## Input data
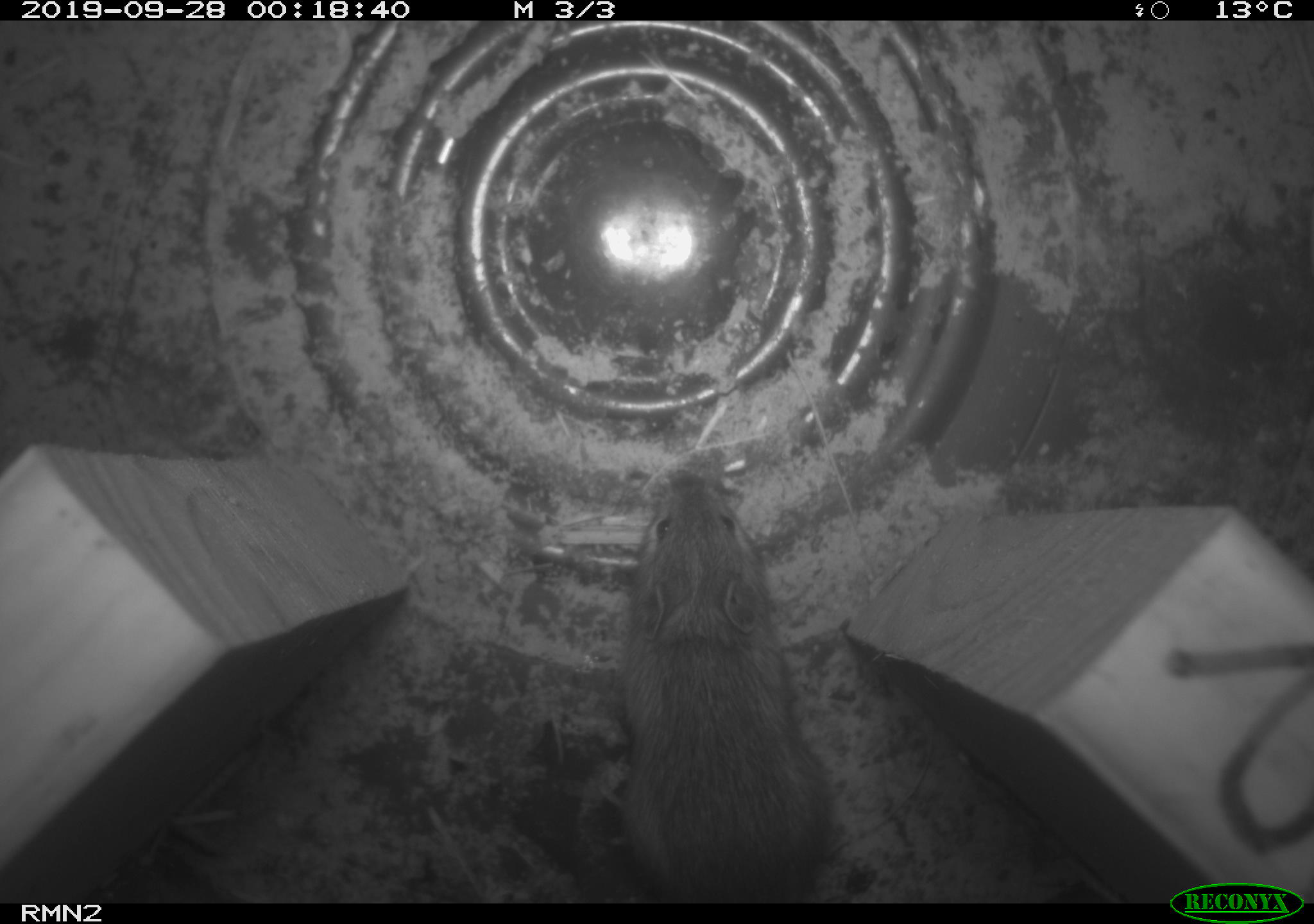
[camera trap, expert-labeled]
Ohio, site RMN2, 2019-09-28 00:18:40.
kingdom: Animalia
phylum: Chordata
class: Mammalia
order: Rodentia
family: Zapodidae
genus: Napaeozapus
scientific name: Napaeozapus insignis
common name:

## Instructions to follow
Only the lines from the one containing "class: Mammalia" through the final line above should be duplicated, exactly as they stand.

## Result
class: Mammalia
order: Rodentia
family: Zapodidae
genus: Napaeozapus
scientific name: Napaeozapus insignis
common name:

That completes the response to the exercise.